**Exercise description:**
Print, exactly and completely, every entry in the data.

**Records supplied:**
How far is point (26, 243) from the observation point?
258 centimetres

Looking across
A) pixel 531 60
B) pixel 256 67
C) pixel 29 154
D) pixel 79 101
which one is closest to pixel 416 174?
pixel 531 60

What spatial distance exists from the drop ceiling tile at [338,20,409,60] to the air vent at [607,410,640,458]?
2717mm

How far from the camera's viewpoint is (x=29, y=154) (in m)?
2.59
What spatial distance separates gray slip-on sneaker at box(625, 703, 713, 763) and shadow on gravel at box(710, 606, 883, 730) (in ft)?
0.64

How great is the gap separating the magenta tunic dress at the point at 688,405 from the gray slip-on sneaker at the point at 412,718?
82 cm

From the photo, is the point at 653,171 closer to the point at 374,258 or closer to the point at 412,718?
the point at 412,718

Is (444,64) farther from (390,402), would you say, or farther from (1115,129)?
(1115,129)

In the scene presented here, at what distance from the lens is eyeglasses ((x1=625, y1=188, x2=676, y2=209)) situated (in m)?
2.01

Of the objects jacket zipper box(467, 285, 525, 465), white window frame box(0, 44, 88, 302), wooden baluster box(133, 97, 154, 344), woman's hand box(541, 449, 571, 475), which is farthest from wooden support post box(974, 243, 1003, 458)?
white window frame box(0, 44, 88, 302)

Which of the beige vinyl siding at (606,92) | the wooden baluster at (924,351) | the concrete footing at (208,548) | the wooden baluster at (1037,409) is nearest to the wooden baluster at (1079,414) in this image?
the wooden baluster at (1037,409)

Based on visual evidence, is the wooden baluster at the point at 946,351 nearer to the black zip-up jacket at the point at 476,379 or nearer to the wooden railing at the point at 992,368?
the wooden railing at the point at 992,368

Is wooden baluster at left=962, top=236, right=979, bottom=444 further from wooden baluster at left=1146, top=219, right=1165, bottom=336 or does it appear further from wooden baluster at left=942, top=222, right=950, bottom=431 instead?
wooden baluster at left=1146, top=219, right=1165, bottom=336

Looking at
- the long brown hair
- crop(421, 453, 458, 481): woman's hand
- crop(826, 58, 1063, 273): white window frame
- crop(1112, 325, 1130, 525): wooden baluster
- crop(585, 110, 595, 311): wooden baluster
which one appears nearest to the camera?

**Problem solution:**
How far is point (26, 243) from the observation point?
258 centimetres

Looking across
A) pixel 531 60
B) pixel 256 67
C) pixel 29 154
D) pixel 79 101
which one is closest to pixel 416 174?
pixel 531 60

What spatial distance exists from the drop ceiling tile at [338,20,409,60] to the air vent at [607,410,640,458]?
2717mm

How far from the camera's viewpoint is (x=29, y=154) (in m)?
2.59
What spatial distance separates gray slip-on sneaker at box(625, 703, 713, 763) and shadow on gravel at box(710, 606, 883, 730) (in ft)?
0.64

How great is the gap separating the magenta tunic dress at the point at 688,405 from the gray slip-on sneaker at the point at 412,718?
82 cm

From the photo, is the point at 653,171 closer to the point at 374,258 or closer to the point at 412,718?
the point at 412,718

Is (444,64) farther from (390,402), would you say, or farther from (1115,129)?
(1115,129)

In the scene presented here, at what distance from the lens is eyeglasses ((x1=625, y1=188, x2=676, y2=209)) situated (in m)?
2.01

Of the objects jacket zipper box(467, 285, 525, 465), white window frame box(0, 44, 88, 302), wooden baluster box(133, 97, 154, 344), woman's hand box(541, 449, 571, 475), which is farthest from wooden support post box(974, 243, 1003, 458)?
white window frame box(0, 44, 88, 302)

Which of the beige vinyl siding at (606,92) | the wooden baluster at (924,351) | the concrete footing at (208,548) | the wooden baluster at (1037,409) is nearest to the wooden baluster at (1079,414) in this image?
the wooden baluster at (1037,409)

Based on visual evidence, is the wooden baluster at the point at 946,351 nearer to the black zip-up jacket at the point at 476,379 or nearer to the wooden railing at the point at 992,368?
the wooden railing at the point at 992,368

Is wooden baluster at left=962, top=236, right=979, bottom=444 further from wooden baluster at left=1146, top=219, right=1165, bottom=336 or does it appear further from wooden baluster at left=942, top=222, right=950, bottom=431 instead?
wooden baluster at left=1146, top=219, right=1165, bottom=336

Looking at
- the long brown hair
- crop(421, 453, 458, 481): woman's hand
- crop(826, 58, 1063, 273): white window frame
- crop(1112, 325, 1130, 525): wooden baluster
- crop(585, 110, 595, 311): wooden baluster
which one appears nearest to the camera?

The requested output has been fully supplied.